Bisnis.com, YOGYAKARTA - Pemerintah dinilai kurang inovatif ketika mendorong masyarakat mengonservasi lahan gambut. Inovasi dapat dilakukan dengan memberi insentif kepada swasta yang mampu mengelola sekaligus melindungi lahan gambut.
Peneliti dari Lembaga Penyelidikan Ekonomi dan Masyarakat Universitas Indonesia (LPEM UI), Riyanto, mengatakan kondisi yang muncul saat ini justru disinsentif dengan melarang penanaman di atas lahan gambut pascakebakaran hutan dan lahan pada 2015.
Peraturan Pemerintah No 57/2016 tentang Perlindungan dan Pemanfaatan Lahan Gambut misalnya, melarang aktivitas budidaya di atas lahan gambut yang ditetapkan sebagai kawasan lindung.
Padahal menurut dia, pemanfaatan lahan gambut tidak menjadi masalah sepanjang tinggi muka air tanah 40 cm dari permukaan dapat dipertahankan untuk menjaga lahan gambut tetap basah.
"Mestinya ada win-win solution berupa inovasi baru yang aspek ekonominya dapat, aspek lingkungannya juga dapat," kata Riyanto dalam Media Gathering PT Riau Andalan Pulp and Paper (RAPP) di Yogyakarta pada Rabu (13/12/2017).
Inovasi itu bisa dalam bentuk insentif pengurangan pajak penghasilan (PPh) atau pajak pertambahan nilai (PPN). Dengan demikian, swasta akan berupaya keras mengelola gambut dengan prinsip ramah lingkungan. Kebakaran hutan dan lahan pun dapat dicegah.

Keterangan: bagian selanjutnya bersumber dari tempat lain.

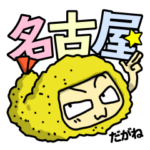 ふりゃおの常用名古屋弁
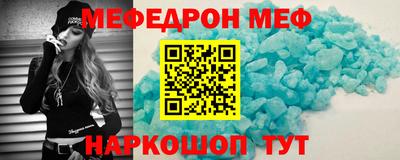 первитин Гусиноозёрск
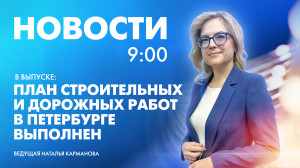 Новости Петербурга к 9:00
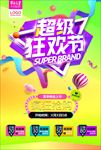 劳动节促销 劳动节 51黄金周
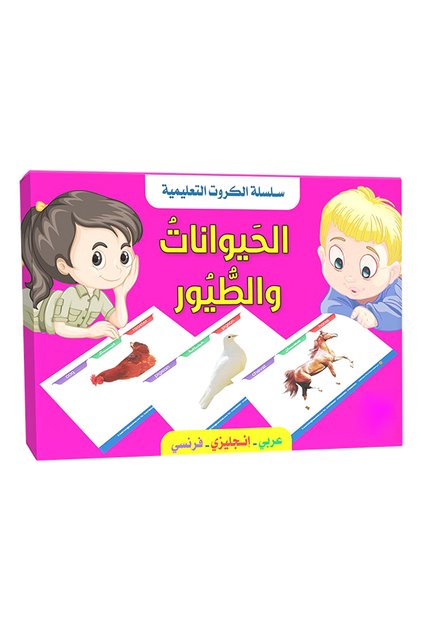 Educational Cards Series - Animals and Birds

Jika penggodokan insentif itu memerlukan waktu, jalan tengah jangka pendek bisa ditempuh pemerintah dengan kembali ke ketentuan peralihan dalam pasal 45 huruf (a) PP No 71/2014 yang menyebutkan izin usaha dan/atau kegiatan memanfaatkan ekosistem gambut pada fungsi lindung yang diberikan sebelum PP terbit, berlaku hingga izin berakhir.